[Corpora-List] What is corpora and what is not?

Krishnamurthy, Ramesh r.krishnamurthy at aston.ac.uk
Thu Oct 4 13:32:45 UTC 2012


#1 I still feel that my initial suggestion covers most of the issues that have been raised subsequently.

a) quantitative > computational TECHNIQUES. There are many examples of quantitative techniques

being used long before computers, eg Cruden's Bible Concordance (1737)...

b) CONTENTS > STATEMENTS; the former constrains the scope and reliability of the latter.



However, to consider some of the points raised...

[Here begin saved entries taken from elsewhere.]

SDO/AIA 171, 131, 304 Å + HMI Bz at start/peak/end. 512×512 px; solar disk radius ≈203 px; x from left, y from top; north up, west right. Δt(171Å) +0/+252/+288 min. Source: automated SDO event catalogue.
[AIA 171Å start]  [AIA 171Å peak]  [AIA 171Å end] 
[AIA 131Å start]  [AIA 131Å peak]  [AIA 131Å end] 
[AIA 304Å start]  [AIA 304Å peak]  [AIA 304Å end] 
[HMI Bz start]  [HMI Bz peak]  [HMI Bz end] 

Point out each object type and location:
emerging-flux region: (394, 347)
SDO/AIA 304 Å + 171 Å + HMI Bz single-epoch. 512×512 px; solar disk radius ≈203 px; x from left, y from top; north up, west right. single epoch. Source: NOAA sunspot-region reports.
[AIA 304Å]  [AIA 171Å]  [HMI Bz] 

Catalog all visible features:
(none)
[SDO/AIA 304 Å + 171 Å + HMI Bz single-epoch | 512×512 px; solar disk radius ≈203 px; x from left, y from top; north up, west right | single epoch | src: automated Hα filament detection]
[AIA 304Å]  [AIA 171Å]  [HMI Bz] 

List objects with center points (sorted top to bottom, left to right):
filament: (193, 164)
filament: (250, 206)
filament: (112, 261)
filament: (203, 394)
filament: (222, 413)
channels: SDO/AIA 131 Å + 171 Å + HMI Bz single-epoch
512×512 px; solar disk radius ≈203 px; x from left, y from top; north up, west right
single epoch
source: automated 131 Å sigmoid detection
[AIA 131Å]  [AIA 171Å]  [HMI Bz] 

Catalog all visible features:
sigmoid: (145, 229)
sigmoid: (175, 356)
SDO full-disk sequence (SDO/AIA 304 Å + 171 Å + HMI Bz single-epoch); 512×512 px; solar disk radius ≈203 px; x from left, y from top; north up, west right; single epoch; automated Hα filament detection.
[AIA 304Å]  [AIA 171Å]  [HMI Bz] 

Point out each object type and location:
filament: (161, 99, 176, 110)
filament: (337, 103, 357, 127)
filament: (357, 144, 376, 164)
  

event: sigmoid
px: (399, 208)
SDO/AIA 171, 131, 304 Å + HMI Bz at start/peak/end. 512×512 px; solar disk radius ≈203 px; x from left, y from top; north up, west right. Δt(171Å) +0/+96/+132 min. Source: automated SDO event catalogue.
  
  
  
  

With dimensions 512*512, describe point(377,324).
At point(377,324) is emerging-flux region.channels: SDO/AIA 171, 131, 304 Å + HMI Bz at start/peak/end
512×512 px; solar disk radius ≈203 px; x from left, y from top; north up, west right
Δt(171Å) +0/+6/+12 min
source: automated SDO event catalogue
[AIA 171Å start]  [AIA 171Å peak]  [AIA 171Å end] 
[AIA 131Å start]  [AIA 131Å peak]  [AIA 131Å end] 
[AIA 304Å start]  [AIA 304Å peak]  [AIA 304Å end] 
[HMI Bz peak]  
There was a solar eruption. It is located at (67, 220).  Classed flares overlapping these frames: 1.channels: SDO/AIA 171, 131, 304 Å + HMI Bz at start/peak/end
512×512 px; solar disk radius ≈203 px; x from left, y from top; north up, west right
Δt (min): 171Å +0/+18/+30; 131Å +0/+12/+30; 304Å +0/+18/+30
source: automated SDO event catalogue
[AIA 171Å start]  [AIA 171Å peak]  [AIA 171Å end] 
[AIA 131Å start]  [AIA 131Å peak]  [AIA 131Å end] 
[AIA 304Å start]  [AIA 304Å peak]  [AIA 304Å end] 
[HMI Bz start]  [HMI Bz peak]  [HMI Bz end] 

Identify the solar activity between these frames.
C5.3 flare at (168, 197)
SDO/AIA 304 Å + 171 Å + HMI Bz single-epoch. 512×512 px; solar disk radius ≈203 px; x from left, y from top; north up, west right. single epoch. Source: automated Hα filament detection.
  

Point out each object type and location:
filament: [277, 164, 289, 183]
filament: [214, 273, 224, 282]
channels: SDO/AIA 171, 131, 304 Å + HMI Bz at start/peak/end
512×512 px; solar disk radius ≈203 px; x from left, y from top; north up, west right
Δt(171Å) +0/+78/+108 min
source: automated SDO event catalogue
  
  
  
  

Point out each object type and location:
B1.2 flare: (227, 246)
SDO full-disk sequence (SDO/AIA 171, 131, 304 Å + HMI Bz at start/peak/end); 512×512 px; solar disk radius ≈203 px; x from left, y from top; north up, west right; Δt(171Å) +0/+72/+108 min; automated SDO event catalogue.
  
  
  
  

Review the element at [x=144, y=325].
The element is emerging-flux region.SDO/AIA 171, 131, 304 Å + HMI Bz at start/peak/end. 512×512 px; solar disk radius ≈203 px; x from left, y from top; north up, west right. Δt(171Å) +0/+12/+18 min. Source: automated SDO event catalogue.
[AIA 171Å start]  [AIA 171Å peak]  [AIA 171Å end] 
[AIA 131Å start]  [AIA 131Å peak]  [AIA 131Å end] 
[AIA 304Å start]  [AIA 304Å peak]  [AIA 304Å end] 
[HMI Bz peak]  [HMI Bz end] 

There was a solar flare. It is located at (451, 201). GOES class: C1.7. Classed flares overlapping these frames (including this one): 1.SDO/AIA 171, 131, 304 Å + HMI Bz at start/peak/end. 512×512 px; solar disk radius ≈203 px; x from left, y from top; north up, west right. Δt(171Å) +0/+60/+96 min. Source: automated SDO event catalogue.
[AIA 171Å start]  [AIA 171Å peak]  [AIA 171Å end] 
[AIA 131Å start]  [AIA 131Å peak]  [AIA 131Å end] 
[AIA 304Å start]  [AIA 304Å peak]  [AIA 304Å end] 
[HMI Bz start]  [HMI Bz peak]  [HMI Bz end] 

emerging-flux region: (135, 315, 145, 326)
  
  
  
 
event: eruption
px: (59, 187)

#2 DEFINITIONS OF CORPUS - [Geofrey Williams]: "Are we not slightly reinventing the wheel?
The nature of corpora has been discussed for years, EAGLES was about  defining it. In 2005, John Sinclair enlarged upon the 1996 definition when he wrote : A corpus is a collection of pieces of language text in electronic
format, selected according to external criteria to represent, as far  as possible, a language or language variety as a source of data for  linguistic research." - I don't think this is a case of reinventing the wheel. All definitions are necessarily provisional, and the terms used and their referents need to be constantly re-examined. Definitions are useful as a springboard for discussion, and as indicators/clues. Sinclair's definition requires us to interpret

several terms and concepts, eg do we take 'language or language variety' to include 'the language

of Chapter 3 of a Dickens' novel' or do we take a narrower view and see the definition as focussing

on language description more broadly (eg English, Australian English, etc)? [Kevin B Cohen] Meyer's

definitions: "a collection of texts or parts of texts upon which some general linguistic analysis can be

conducted" hinges on interpretation of 'general'? "a body of text made available in computer-readable

form for purposes of linguistic analysis" depends on whether we accept that sociologists, etc may use

corpora for purposes other than linguistic analysis (ie even though linguistic analysis may be conducted,

it is not the end-goal). McEnery & Wilson's definitions: "(i) (loosely) any body of text (ii) (most commonly)

a body of machine-readable text (iii) (more strictly) a finite collection of machine-readable text,
sampled to be maximally representable of a language or variety" - the strict definition adds other

problems, eg 'finite collection' invalidates monitor corpora, etc [Geoffrey Williams]: "Different disciplines may use the word corpus in different ways" - agreed. That's why I think this discussion is useful in highlighting

what corpus linguists consider a corpus to be. [Mike Maxwell]: "BTW, I'm surprised no one here has resorted to the (English) corpora to decide the meaning of "corpora." - technical terms are defined by the technical community? A general corpus would give us many non-technical versions. A corpus of corpus linguistics texts would produce a similar array of definitions to those being proposed or adduced in this discussion? Many of the contributors to

the discussion would be authors of the texts in the corpus?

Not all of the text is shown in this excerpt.